At the time I was hoping to converse and compliment Tony. I was too young to understand how sick of knives Tony probably was.
The blades returned so sharp they would dig into and grab the deeper parts of our plastic cutting boards. They cut through thick-skinned grape tomatoes like nothing.
It was at 16 years old that I began to understand the importance of that sharp blade. I also learned that the type of steel you depended on was important, too. In a week’s time, these knives would need to be sharpened again.
They were cheap and probably made from 420 stainless knife steel which will not rust but it will wear pretty easily.
So, let’s take away Tony and your own tools. Do you know how to sharpen your knife without a sharpening stone? You might be surprised at the variety of unconventional sharpening methods available to all.

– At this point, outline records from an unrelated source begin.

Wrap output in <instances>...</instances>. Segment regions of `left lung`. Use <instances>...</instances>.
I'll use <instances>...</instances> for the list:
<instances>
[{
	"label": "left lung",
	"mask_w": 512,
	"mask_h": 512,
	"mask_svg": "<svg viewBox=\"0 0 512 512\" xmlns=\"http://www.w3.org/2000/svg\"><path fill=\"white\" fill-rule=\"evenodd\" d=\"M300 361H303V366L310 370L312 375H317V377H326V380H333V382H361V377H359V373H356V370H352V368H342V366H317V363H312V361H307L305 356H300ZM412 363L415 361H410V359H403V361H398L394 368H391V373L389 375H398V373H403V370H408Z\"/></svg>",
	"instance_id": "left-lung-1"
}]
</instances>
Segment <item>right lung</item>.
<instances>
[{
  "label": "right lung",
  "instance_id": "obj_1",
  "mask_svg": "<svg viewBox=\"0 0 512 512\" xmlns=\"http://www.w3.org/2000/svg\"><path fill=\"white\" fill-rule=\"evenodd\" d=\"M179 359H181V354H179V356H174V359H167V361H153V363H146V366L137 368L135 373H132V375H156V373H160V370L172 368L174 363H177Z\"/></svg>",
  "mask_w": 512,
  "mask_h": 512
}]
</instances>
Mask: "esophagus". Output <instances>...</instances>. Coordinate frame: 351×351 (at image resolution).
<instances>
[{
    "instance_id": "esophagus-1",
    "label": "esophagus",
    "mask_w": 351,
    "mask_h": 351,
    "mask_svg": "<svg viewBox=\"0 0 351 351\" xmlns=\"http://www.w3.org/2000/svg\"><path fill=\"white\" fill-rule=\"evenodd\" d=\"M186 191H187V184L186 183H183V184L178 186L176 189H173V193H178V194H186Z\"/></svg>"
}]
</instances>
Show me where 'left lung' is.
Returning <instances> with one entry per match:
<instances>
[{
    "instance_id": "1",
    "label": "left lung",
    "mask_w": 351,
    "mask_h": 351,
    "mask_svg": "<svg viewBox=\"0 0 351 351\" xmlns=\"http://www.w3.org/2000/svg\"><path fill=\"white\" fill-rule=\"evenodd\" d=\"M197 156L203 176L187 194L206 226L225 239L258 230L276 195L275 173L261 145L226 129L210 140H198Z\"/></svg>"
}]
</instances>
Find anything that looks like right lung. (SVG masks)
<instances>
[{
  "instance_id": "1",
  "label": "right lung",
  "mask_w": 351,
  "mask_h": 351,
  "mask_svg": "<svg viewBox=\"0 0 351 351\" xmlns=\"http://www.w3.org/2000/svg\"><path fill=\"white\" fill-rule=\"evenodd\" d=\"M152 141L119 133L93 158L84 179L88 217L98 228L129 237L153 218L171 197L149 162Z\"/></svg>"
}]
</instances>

Less Than Ideal Sharpening Methods
It’s important to note that these are less than ideal sharpening methods. These methods present many challenges and safety risks. In other words, it’s easy to slip up and cut yourself when you are using sandpaper to sharpen a knife.
Ideally, these methods are something you play with at home under safe conditions and only turn to as a last resort in a survival situation.
The likelihood that you are going to achieve a perfectly sharpened knife edge on a coffee cup is pretty low. It will take focus and determination. I will give you a trick to make this easier but keep that in mind.
If you find yourself needing a sharp knife and have no other option, these methods could also be the difference between having a life-saving tool or a dangerous dull blade.
Use the Marker Trick
This is a neat little trick that you can use to teach people how to properly use a sharpening stone but also how to use one of these alternate methods.
Using a coffee mug or a car window to sharpen your knife offers a much smaller surface area to run your blade over. This will make it easier to miss areas during the sharpening process.
The goal when honing or sharpening a blade is to keep a consistent angle and hit all parts of the blade evenly. For this reason, I avoid knives with strange angular features and points.
Gimme a good drop point blade and I am a happy camper or prepper… or whatever else I am up to!
To do the marker trick you are going to use a blue, red or black magic marker to, carefully, draw a line of ink over the blade edge. This should run the length of the knife-edge on both sides of the knife.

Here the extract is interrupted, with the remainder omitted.